───── EXCERPTED PASSAGE

President Obama on Friday pointed to improving job numbers as proof that his economic policies are taking hold, while contending that the new healthcare law is a moral response to the large number of uninsured Americans.

In his second trip in as many days, the president spoke at a company that received more than $49 million in stimulus funds; it was a forum designed to showcase his role in an employment picture that is looking more hopeful.

The government reported Friday that the United States gained 162,000 jobs in March. Although unemployment remains at 9.7%, the president spoke of a “harrowing” economic ordeal as a thing of the past.

He told employees at Celgard Co., a maker of supplies for lithium batteries, that “what we can see here, at this plant, is that the worst of the storm is over -- that brighter days are still ahead.”

“Today is an encouraging day,” he added. “We learned that the economy actually produced a substantial number of jobs instead of losing a substantial number of jobs. We are beginning to turn the corner.”

Since signing his healthcare bill into law on March 23, Obama has been dropping into politically important swing states as much to explain and defend old policies as to sell new ones. On Thursday, Obama flew to Portland, Maine, to tout his healthcare package.

White House aides concede they have a fair amount of work to do. Polls show Americans remain deeply skeptical that the $787-billion stimulus package created any new jobs. In a Gallup poll last week, 50% said they believed the new healthcare law was a “bad thing,” compared with 47% who believed it to be a “good thing.”

──────────
───── PROVIDED RECORDS

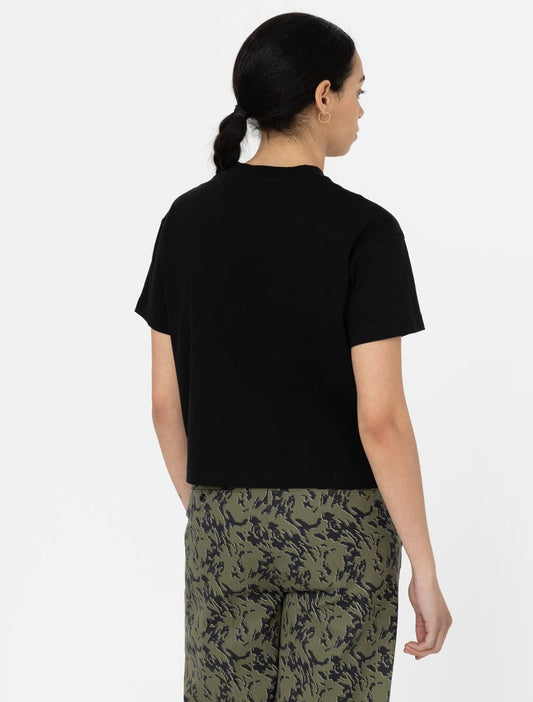 OAKPORT BOXY SS TEE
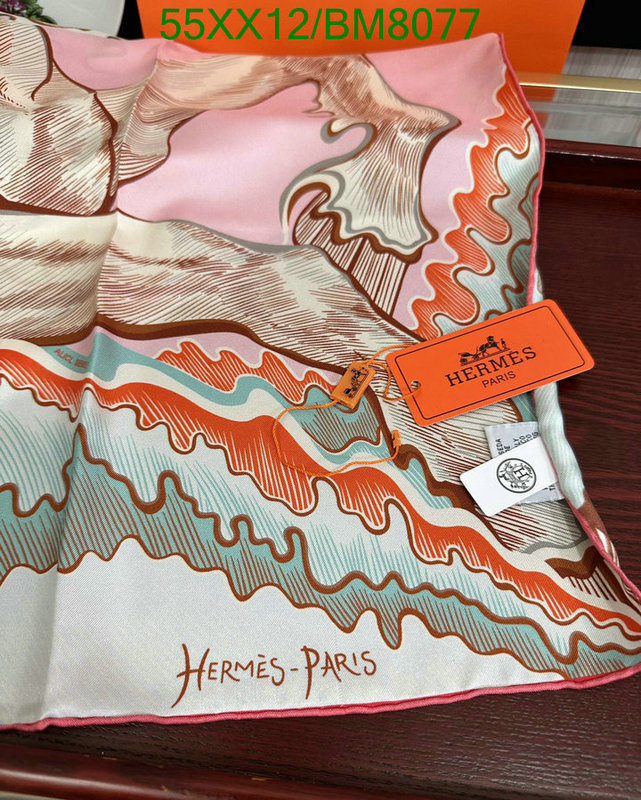 Scarf-Hermes Code: BM8077 $: 55USD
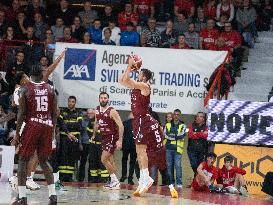 BASKET - Serie A - Openjobmetis Varese vs Trapani Shark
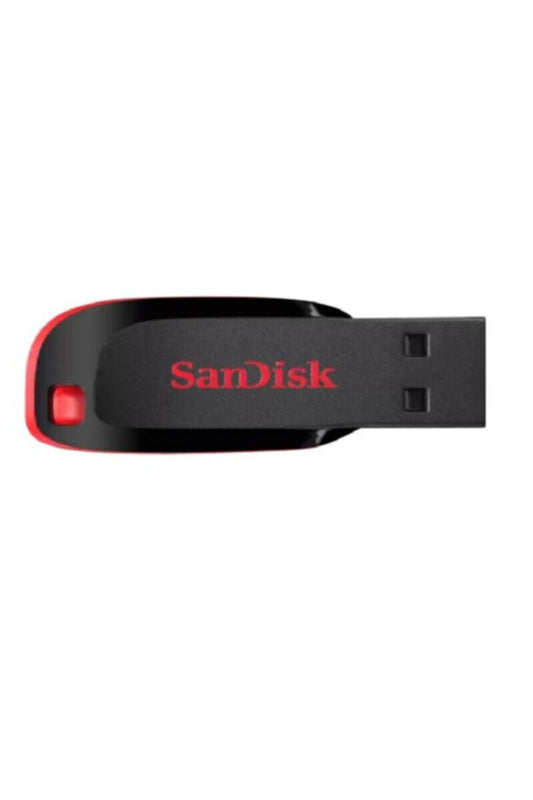 SANDISK | Usb Flash Drive 16GB | FD16GB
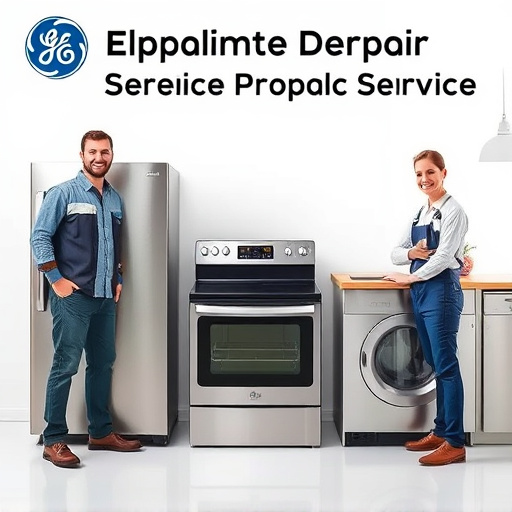 GE Appliance Repair Austin: Experts Ensure Dependable Service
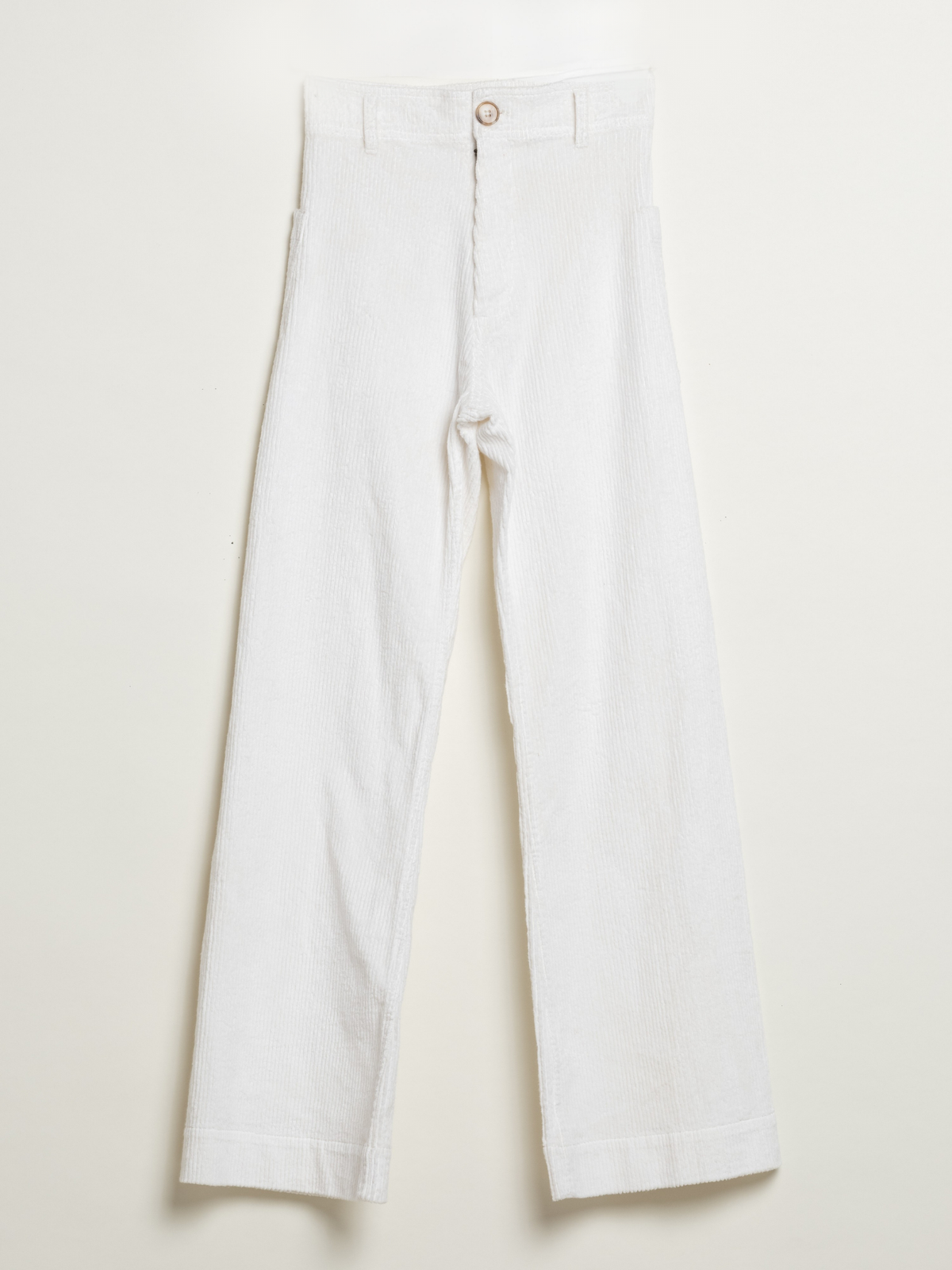 #colour_Ivory - Stretch/Jumbocord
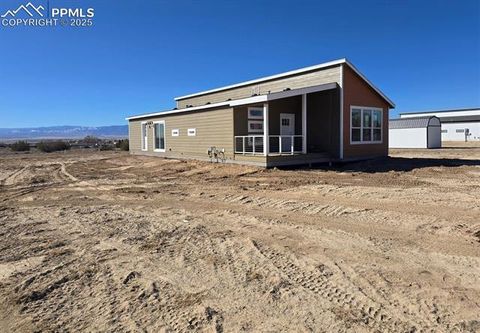 772 7th Street Penrose CO 81240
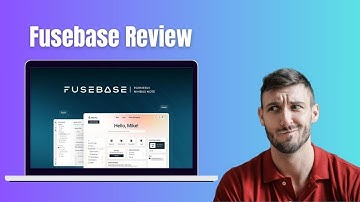 Fusebase Lifetime Deal & Review - A Client Collaboration Platform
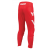 Pantaloni motocross THOR RIDEMODE MENACE RED thumb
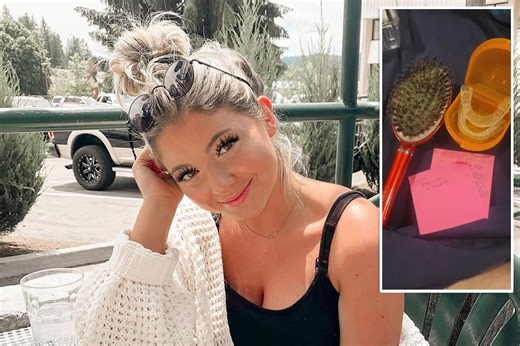 Idaho murder victim Kaylee Goncalves’ family takes heart-wrenching step by going through her belongings: ‘No turning back’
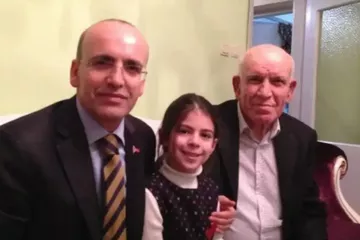 Mehmet Şimşek'in Acı Günü: Abisi Hayatını Kaybetti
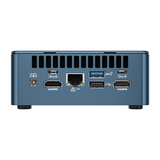 Mini PC GEEKOM IT13 Intel Core i9-13900HK 32 Go RAM 2 To + Windows 11 Pro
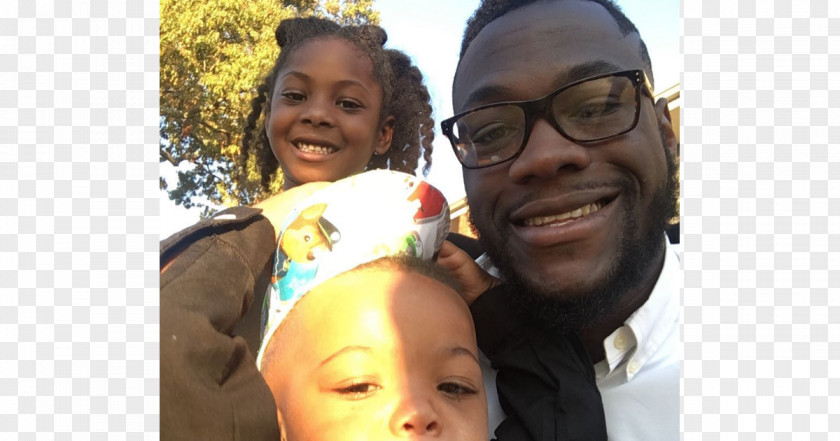 Boxing Deontay Wilder Child Daughter Family PNG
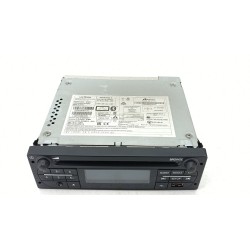 SISTEMA AUDIO / RADIO CD 281150634R 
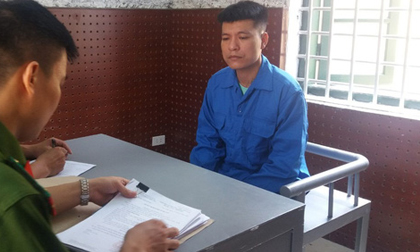 Phá đường dây chuyển ma tuý từ Đức về Nam Định, giấu trong hộp sữa, gửi qua đường bưu điện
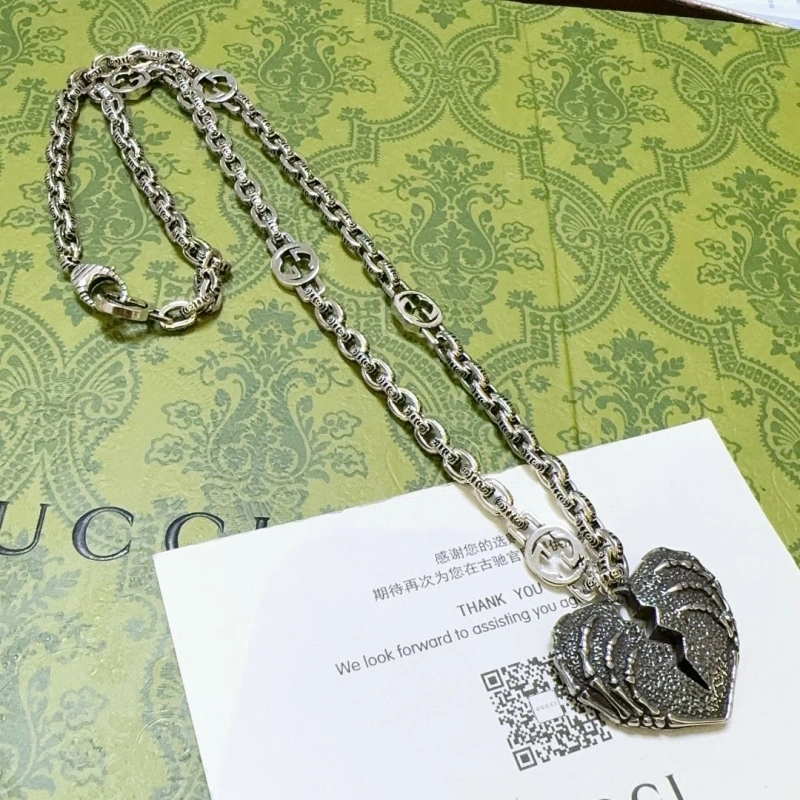 Gxccx Necklaces Flexible 303597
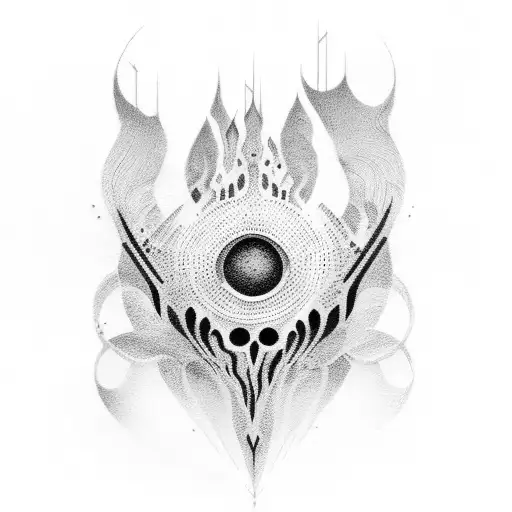 f1  tattoo design idea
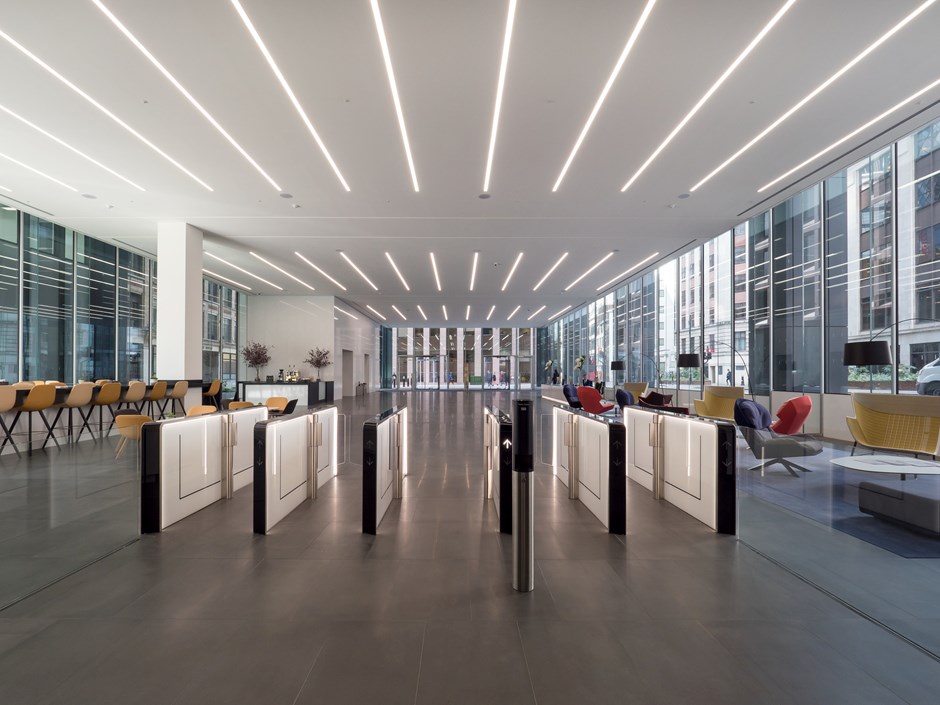 One Creechurch Place Lobby (1)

──────────

PROBLEMS AND TASKS:
• 1. In the article on President Obama's jobs remarks, why do White House aides concede they have a fair amount of work to do? Answer in one to three sentences.
• 2. Answer these questions on the article about President Obama's jobs remarks:
(a) How many jobs did the United States gain in March, according to the government report?
(b) What does Celgard Co. make?
(c) To which city did Obama fly on Thursday to tout his healthcare package?
• 3. Write the next part of the article on President Obama's jobs remarks, picking up after its last sentence.

ANSWER SET:
• 1. Polls show Americans remain deeply skeptical that the $787-billion stimulus package created any new jobs. A Gallup poll last week also found that 50% saw the new healthcare law as a "bad thing," compared with 47% who saw it as a "good thing."

• 2.
(a) 162,000 jobs.
(b) Supplies for lithium batteries.
(c) Portland, Maine.

• 3.
By making the trips -- and more are coming -- Obama hopes to sway public opinion and improve the climate for anxious Democrats up for reelection this fall.

It’s no small task. He received a polite reception at the company, as workers listened stoically to a speech that lacked the emotional lift of recent campaign-style appearances.

Joyce Reavis of Charlotte asked him about provisions that would raise taxes. Obama gave a long answer in which he suggested that the U.S., as the only advanced country that allowed millions of its citizens to go without health insurance, had a “moral imperative” to remedy the matter.

After the speech, a reporter asked Reavis if Obama’s answer was convincing.

“No, it wasn’t,” she said. “I believe there are other ways to go that we can pursue. I don’t like the way [healthcare] was pushed in under the table and we weren’t aware of it.”

A mix of protesters and supporters greeted Obama as he traveled back to the airport.

Some waved signs that said, “Thank You,” while protesters displayed signs reading “Stop Spending,” and “No to Socialism.” One sign said simply, “Nov. 2" -- a reference to the midterm elections.